Asia-Pacific Journal of Chemical Engineering
- Discipline: Chemistry
- Language: English
- Edited by: Moses O. Tadé

Publication details
- Former name(s): Developments in Chemical Engineering and Mineral Processing
- History: 1993–present
- Publisher: John Wiley & Sons
- Frequency: Bimonthly
- Impact factor: 1.447 (2020)

Standard abbreviations
- ISO 4: Asia-Pac. J. Chem. Eng.

Indexing
- CODEN: AJCEBK
- ISSN: 1932-2135 (print) 1932-2143 (web)

Links
- Journal homepage;

= Asia-Pacific Journal of Chemical Engineering =

The Asia-Pacific Journal of Chemical Engineering is a peer-reviewed scientific journal published by John Wiley & Sons on behalf of Curtin University of Technology. Until 2006 it was known as Developments in Chemical Engineering and Mineral Processing and published (in print only) by Curtin University of Technology.
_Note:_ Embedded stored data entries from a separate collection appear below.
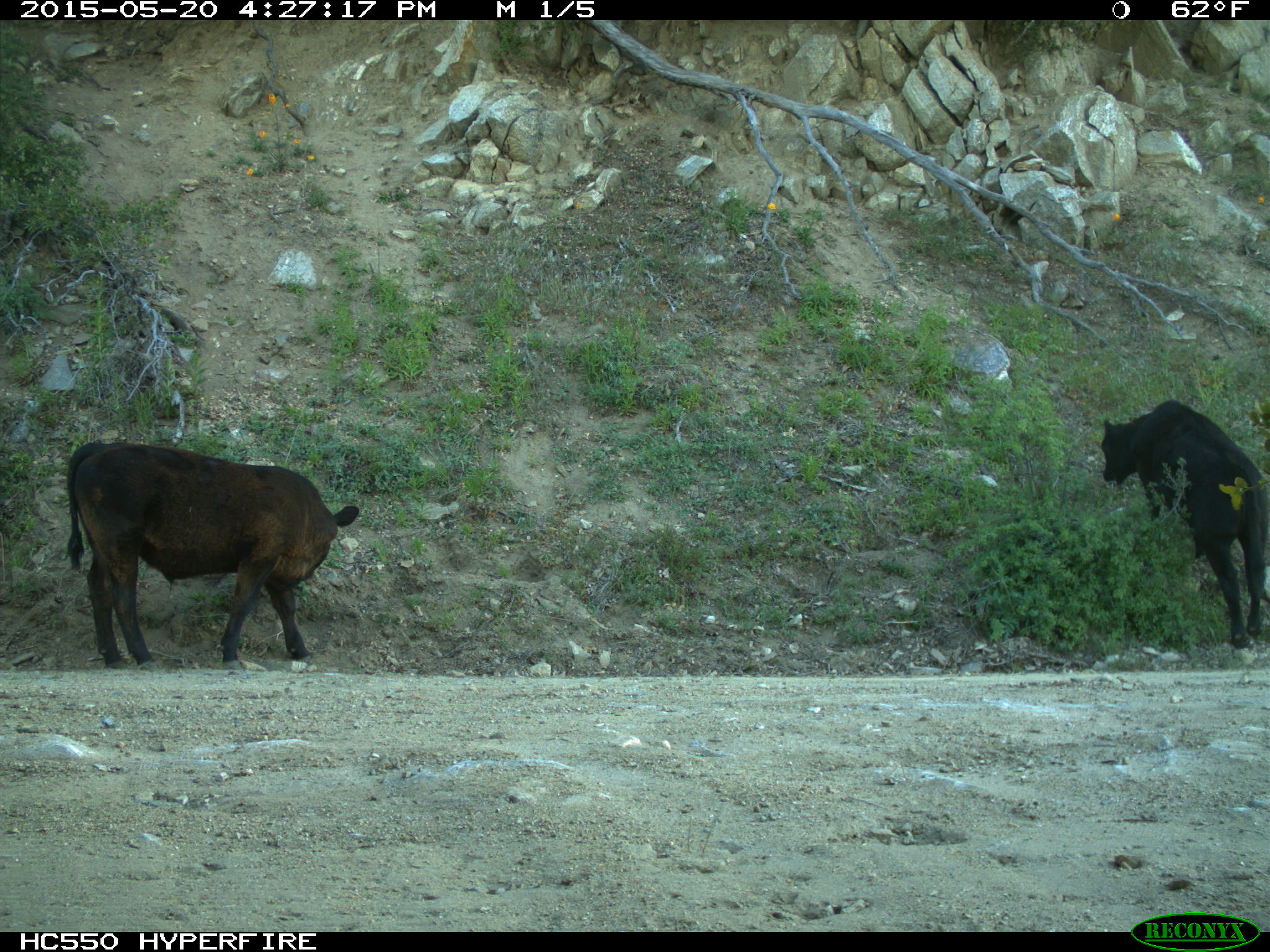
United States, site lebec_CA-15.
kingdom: Animalia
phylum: Chordata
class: Mammalia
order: Artiodactyla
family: Bovidae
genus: Bos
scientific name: Bos taurus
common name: domestic cow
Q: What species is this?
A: Bos taurus (domestic cow).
The current editor-in-chief is Moses O. Tadé (Curtin University of Technology).

== Most cited papers ==
The three most-cited papers published by the journal are:
1. Research Article: Development of a novel autothermal reforming process and its economics for clean hydrogen production, Volume 1, Issue 1–2, Nov-Dec 2006, Pages: 5–12, Chen ZX, Elnashaie SSEH
2. Research Article: Review: examining the use of different feedstock for the production of biodiesel, Volume 2, Issue 5, Sep-Oct 2007, Pages: 480–486, Behzadi S, Farid MM
3. Research Article: The forces at work in colloidal self-assembly: a review on fundamental interactions between colloidal particles, Volume 3, Issue 3, May-Jun 2008, Pages: 255–268, Li Q, Jonas U, Zhao XS, et al.